LLDB: watchpoints, XSTATE in ptrace() and core dumps

July 07, 2019 posted by Michał Górny

Upstream describes LLDB as a next generation, high-performance debugger. It is built on top of LLVM/Clang toolchain, and features great integration with it. At the moment, it primarily supports debugging C, C++ and ObjC code, and there is interest in extending it to more languages.

In February, I have started working on LLDB, as contracted by the NetBSD Foundation. So far I've been working on reenabling continuous integration, squashing bugs, improving NetBSD core file support and lately extending NetBSD's ptrace interface to cover more register types and fix compat32 issues. You can read more about that in my May 2019 report.

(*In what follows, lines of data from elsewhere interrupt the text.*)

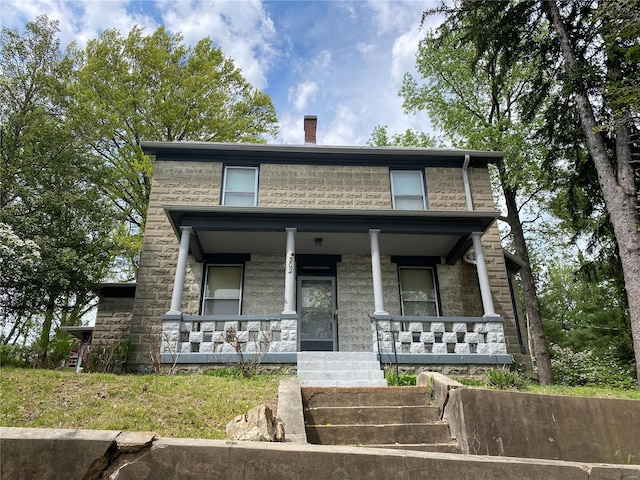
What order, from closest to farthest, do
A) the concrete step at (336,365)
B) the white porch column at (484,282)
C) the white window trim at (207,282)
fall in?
the concrete step at (336,365) → the white porch column at (484,282) → the white window trim at (207,282)

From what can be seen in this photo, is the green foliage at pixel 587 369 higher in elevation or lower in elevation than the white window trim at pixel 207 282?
lower

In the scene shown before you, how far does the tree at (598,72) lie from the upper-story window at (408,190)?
12.7 ft

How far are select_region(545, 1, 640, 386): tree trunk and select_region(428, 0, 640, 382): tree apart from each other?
2 centimetres

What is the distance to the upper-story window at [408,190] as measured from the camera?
11.5 m

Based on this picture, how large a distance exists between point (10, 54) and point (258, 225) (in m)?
11.9

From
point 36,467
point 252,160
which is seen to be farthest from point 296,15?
point 36,467

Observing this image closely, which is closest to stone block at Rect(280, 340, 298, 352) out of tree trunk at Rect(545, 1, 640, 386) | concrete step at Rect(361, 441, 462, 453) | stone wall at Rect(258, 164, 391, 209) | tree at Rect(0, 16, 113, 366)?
concrete step at Rect(361, 441, 462, 453)

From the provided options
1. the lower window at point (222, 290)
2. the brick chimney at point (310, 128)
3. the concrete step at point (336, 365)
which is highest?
the brick chimney at point (310, 128)

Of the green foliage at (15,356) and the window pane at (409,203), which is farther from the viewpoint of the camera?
the window pane at (409,203)

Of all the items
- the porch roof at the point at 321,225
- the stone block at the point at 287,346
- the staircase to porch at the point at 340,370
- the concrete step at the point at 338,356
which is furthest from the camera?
the porch roof at the point at 321,225

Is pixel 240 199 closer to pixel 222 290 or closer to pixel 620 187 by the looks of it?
pixel 222 290

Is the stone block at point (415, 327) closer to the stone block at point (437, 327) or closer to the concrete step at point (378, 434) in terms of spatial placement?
the stone block at point (437, 327)

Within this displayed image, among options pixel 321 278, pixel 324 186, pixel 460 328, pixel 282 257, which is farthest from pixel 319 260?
pixel 460 328

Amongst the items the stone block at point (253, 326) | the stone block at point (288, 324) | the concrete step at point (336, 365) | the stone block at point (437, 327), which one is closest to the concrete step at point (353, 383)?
the concrete step at point (336, 365)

In June, I have finally finished the remaining ptrace() work for xstate and got it merged both on NetBSD and LLDB end (meaning it's going to make it into NetBSD 9). I have also worked on debug register support in LLDB, effectively fixing watchpoint support. Once again I had to fight some upstream regressions.

ptrace() XSTATE interface

In the previous report, I was comparing two approaches to resolving unpredictable XSAVE data offsets. Both solutions had their merits but I eventually went with having a pair of requests with a single predictable, extensible structure. As a result, I have implemented two new ptrace() requests:

  • PT_GETXSTATE that obtains full FPU state and stores it in struct xstate,

  • PT_SETXSTATE that updates FPU state as requested from struct xstate.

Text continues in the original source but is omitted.